По дороге домой Антонина время от времени скашивала в сторону отца испытующий взгляд, как бы проверяя первое свое впечатление. И Петр Васильевич, догадываясь о ее затаенной тревоге, всем своим видом старался поддержать в ней присутствие духа и надежду. Внук чуть слышно посапывал у него на руках, и это младенческое посапывание отдавалось в сердце Петра Василье-вича долгим и сладостным томлением: "Ишь ты, как высвистывает, Петр, Николаев сын, так бы и не просыпался вовсе!" Минуя родную слободу, он с горделивым удовлетворением отмечал про себя краем глаза каждую отдернутую занавеску в соседских домах, всякий любопытствующий взгляд и кивок прохожего: "Не пропал лашковский род, господа хорошие, живет!"

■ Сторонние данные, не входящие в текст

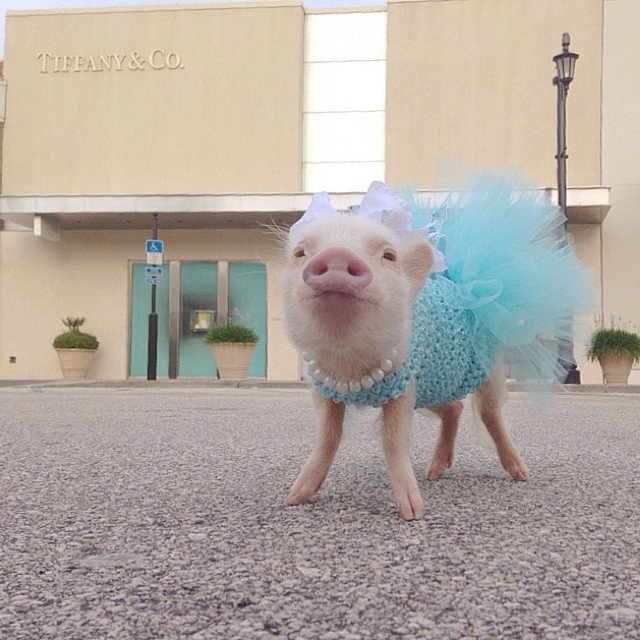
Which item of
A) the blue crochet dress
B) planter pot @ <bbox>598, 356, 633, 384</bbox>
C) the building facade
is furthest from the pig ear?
the building facade

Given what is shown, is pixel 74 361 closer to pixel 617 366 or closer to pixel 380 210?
pixel 617 366

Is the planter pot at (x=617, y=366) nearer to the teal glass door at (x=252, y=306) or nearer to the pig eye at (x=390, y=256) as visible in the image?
the teal glass door at (x=252, y=306)

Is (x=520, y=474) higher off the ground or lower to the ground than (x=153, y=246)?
lower

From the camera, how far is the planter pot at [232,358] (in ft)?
53.6

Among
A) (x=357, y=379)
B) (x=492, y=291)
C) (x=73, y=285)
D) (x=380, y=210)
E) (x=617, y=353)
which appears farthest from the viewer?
(x=73, y=285)

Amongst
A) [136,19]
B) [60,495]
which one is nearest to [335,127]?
[136,19]

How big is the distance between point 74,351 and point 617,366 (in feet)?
35.4

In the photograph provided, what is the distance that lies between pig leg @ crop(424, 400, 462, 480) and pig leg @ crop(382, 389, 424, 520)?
2.38 ft

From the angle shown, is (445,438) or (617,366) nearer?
(445,438)

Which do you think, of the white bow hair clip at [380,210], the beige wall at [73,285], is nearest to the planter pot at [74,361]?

Дома, восторженно оглядевшись вокруг себя, Антонина лишь руками всплеснула:
- Папаня!
- Сколько можно в грязи сидеть. - Чувствуя себя в глубине польщенным ее одобрением, он старался выглядеть как можно равнодушнее. - И опять же ребенок.
- Прямо, словно новоселье! - С привычной легкостью она распеленала на отцовской кровати своего первенца и тут же потянулась к Петру Васильевичу за сочувствием. - Три девятьсот родился. И не болел ни разу.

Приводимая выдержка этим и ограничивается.